Enzyme adaptations of human skeletal muscle during bicycle short-sprint training and detraining.

The effect of sprint training and detraining on supramaximal performances was studied in relation to muscle enzyme adaptations in eight students trained four times a week for 9 weeks on a cycle ergometer. The subjects were tested for peak oxygen uptake (VO2peak), maximal aerobic power (MAP) and maximal short-term power output (Wmax) before and after training and after 7 weeks of detraining. During these periods, biopsies were taken from vastus lateralis muscle for the determination of creatine kinase (CK), adenylate kinase (AK), glycogen phosphorylase (PHOS), hexokinase (HK), phosphofructokinase (PFK), lactate dehydrogenase (LDH) and its isozymes, 3-hydroxy-acyl-CoA dehydrogenase (HAD) and citrate synthase (CS) activities. Training induced large improvements in Wmax (28%) with slight increases (3%) in VO2peak (P < 0.10). This was associated with a greater glycolytic potential as shown by higher activities for PHOS (9%), PFK (17%) and LDH (31%) after training, without changes in CK and oxidative markers (CS and HAD).
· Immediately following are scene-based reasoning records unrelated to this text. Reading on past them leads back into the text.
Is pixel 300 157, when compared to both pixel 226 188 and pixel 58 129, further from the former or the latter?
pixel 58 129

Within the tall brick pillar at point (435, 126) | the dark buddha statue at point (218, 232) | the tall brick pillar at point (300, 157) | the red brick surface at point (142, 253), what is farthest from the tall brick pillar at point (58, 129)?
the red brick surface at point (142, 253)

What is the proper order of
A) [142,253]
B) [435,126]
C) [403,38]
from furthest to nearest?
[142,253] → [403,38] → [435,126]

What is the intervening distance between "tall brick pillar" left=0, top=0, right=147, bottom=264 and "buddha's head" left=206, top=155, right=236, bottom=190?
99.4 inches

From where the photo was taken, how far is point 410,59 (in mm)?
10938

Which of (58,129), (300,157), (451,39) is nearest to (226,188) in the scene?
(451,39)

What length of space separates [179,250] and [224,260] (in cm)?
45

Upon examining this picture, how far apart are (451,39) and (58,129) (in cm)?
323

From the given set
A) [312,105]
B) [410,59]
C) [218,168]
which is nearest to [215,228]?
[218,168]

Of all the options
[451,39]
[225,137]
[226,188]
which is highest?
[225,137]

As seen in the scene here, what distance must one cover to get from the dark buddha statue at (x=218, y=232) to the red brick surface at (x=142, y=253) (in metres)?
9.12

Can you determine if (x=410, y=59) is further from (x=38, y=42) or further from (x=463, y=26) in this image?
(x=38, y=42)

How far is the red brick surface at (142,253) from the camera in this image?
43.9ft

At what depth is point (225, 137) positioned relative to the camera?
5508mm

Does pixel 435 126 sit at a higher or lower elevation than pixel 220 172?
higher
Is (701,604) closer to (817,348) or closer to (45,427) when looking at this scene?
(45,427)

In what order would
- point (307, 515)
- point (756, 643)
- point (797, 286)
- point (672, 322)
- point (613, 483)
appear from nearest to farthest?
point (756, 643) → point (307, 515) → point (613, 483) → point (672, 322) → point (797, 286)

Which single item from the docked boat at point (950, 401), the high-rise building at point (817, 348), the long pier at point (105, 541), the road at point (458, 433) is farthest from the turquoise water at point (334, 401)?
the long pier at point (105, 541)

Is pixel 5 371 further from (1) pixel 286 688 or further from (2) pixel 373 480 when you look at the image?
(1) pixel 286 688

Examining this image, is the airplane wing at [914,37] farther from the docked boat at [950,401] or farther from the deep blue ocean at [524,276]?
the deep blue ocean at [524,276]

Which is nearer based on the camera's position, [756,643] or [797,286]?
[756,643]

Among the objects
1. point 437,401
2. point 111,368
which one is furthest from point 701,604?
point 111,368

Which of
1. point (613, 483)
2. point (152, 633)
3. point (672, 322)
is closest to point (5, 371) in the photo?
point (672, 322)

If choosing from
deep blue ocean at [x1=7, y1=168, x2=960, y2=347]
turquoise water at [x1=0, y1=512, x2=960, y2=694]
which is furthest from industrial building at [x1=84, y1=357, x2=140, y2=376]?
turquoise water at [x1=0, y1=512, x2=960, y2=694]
Detraining induced significant decreases in VO2peak (4%), MAP (5%) and oxidative markers (10-16%), while Wmax and the anaerobic potential were maintained at a high level. This suggests a high level in supramaximal power output as a result of a muscle glycogenolytic and glycolytic adaptation. A long interruption in training has negligible effects on short-sprint ability and muscle anaerobic potential. On the other hand, a persistent training stimulus is required to maintain high aerobic capacity and muscle oxidative potential. This may contribute to a rapid return to competitive fitness for sprinters and power athletes.